For the most part, those of us who use sites with user generated content, like this blog right here, will do everything possible to strip out and "sanitize" the content sent in by the public. This is mainly done as a security measure. While not enough by itself, htmlEditFormat can be used to strip out and block attempts to spam/misdirect users. Even when not worried about that, innocent users, if given the ability to inject HTML into your site, could easily make a simple HTML mistake that renders your site completely broken. (Visibly anyway.) While a few sites allow for basic HTML, in general you are stuck with simple plain text. Because of this many people will use a few common typographical symbols to convey meaning.
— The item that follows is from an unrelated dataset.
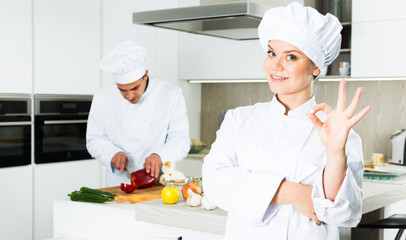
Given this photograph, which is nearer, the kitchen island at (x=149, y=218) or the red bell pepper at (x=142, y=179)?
the kitchen island at (x=149, y=218)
For example, I may use footo symbolize boldness or strong feeling. I may also use underscores as a way to represent italics. Let's look at a simple example of how ColdFusion can render some of these into real HTML tags.

First, I'll create a simple form that renders a textarea.


<cfparam name="form.comments" default="">

<form method="post">
<cfoutput><textarea name="comments" style="width:300px;height:200px">#form.comments#</textarea></cfoutput><br/>
<input type="submit" value="Test">
</form>

<cfif len(trim(form.comments))>
	<cfoutput>#markupRender(form.comments)#</cfoutput>
	<p>
	<cfoutput>#htmlEditFormat(markupRender(form.comments))#</cfoutput>
</cfif>

The UDF, markupRender, doesn't exist yet, but notice how for this test I render both the result and the htmlEditFormat of the result. I wouldn't use the second output in production, but for testing, this lets me see the actual HTML rendered. Now let's look at the UDF:


<cfscript>
function markupRender(required string text) {
	text = htmlEditFormat(text);
	text = reReplace(text, "\*(.*?)\*", "<b>\1</b>","all");
	text = reReplace(text, "_(.*?)_", "<i>\1</i>","all");
	return text;
}
</cfscript>

Not much at all to it, is there? I first perform a quick htmlEditFormat on the text, and then follow up with two simple regular expressions. Notice that I have to escape * since it is a special character in regexes. Also note the use of .? - specifically the ?. The . means match anything 0 or more times, but the use of ? makes it non greedy. Why is that important? Consider this string: I love ColdFusion and I love Star Wars. Without the non-greedy mark, the match on (anything) would go from the beginning of the first love all the way to the end of the last one.

Want to test it? Give it a run here: http://www.coldfusionjedi.com/demos/may102011/test0.cfm Sorry - online demo no longer available.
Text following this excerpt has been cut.